I have a single process that queries a table for records where PROCESS_IND = 'N', does some processing, and then updates the PROCESS_IND to 'Y'.
I'd like to allow for multiple instances of this process to run, but don't know what the best practices are for avoiding concurrency problems.
Where should I start?
The pattern I'd use is as follows:
Create columns "lockedby" and "locktime" which are a thread/process/machine ID and timestamp respectively (you'll need the machine ID when you split the processing between several machines)
Each task would do a query such as:
UPDATE taskstable SET lockedby=(my id), locktime=now() WHERE lockedby IS NULL ORDER BY ID LIMIT 10
Where 10 is the "batch size".
Then each task does a SELECT to find out which rows it has "locked" for processing, and processes those
After each row is complete, you set lockedby and locktime back to NULL
All this is done in a loop for as many batches as exist.
A cron job or scheduled task, periodically resets the "lockedby" of any row whose locktime is too long ago, as they were presumably done by a task which has hung or crashed.

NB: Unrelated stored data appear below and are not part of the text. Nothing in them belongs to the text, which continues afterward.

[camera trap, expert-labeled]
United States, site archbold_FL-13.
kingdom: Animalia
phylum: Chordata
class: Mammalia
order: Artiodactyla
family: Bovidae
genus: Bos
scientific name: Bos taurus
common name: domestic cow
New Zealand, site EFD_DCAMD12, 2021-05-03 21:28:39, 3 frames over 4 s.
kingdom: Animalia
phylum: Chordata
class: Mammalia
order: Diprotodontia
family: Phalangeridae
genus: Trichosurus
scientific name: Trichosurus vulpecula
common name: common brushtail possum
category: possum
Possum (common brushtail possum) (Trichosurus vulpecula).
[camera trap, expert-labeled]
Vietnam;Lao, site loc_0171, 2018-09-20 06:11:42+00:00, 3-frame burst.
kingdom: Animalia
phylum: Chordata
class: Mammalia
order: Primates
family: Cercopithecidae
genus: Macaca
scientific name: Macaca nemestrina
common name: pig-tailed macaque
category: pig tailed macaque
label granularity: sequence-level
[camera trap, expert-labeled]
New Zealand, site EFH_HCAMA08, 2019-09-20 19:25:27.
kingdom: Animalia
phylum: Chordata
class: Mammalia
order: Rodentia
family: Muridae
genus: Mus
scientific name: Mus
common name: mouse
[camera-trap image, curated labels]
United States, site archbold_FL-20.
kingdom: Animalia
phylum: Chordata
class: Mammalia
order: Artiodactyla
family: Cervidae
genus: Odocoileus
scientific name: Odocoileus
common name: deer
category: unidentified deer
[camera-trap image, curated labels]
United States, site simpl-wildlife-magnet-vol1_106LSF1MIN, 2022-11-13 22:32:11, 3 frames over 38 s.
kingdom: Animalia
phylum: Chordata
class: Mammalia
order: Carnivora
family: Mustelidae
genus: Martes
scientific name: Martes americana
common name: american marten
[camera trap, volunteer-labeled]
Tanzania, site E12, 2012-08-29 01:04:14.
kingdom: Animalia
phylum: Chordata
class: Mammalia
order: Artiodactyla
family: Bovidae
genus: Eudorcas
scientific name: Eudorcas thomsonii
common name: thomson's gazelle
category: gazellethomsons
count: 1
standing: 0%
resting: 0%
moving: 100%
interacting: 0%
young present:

Someone else will then pick them up
The LIMIT 10 is MySQL specific but other databases have equivalents. The ORDER BY is import to avoid the query being nondeterministic.
Although I understand the intention I would disagree on going to row level locking immediately. This will reduce your response time and may actually make your situation worse. If after testing you are seeing concurrency issues with APL you should do an iterative move to “datapage” locking first!
To really answer this question properly more information would be required about the table structure and the indexes involved, but to explain further.
DOL, datarow locking uses a lot more locks than allpage/page level locking. The overhead in managing all the locks and hence the decrease of available memory due to requests for more lock structures within the cache will decrease performance and counter any gains you may have by moving to a more concurrent approach.
Test your approach without the move first on APL (all page locking ‘default’) then if issues are seen move to DOL (datapage first then datarow). Keep in mind when you switch a table to DOL all responses on that table become slightly worse, the table uses more space and the table becomes more prone to fragmentation which requires regular maintenance.
So in short don’t move to datarows straight off try your concurrency approach first then if there are issues use datapage locking first then last resort datarows.
You should enable row level locking on the table with:
CREATE TABLE mytable (...) LOCK DATAROWS
Then you:
Begin the transaction
Select your row with FOR UPDATE option (which will lock it)
Do whatever you want.
No other process can do anything to this row until the transaction ends.
P. S. Some mention overhead problems that can result from using LOCK DATAROWS.
Yes, there is overhead, though i'd hardly call it a problem for a table like this.
But if you switch to DATAPAGES then you may lock only one row per PAGE (2k by default), and processes whose rows reside in one page will not be able to run concurrently.
If we are talking of table with dozen of rows being locked at once, there hardly will be any noticeable performance drop.
Process concurrency is of much more importance for design like that.
The most obvious way is locking, if your database doesn't have locks, you could implement it yourself by adding a "Locked" field.
Some of the ways to simplify the concurrency is to randomize the access to unprocessed items, so instead of competition on the first item, they distribute the access randomly.
Convert the procedure to a single SQL statement and process multiple rows as a single batch. This is how databases are supposed to work.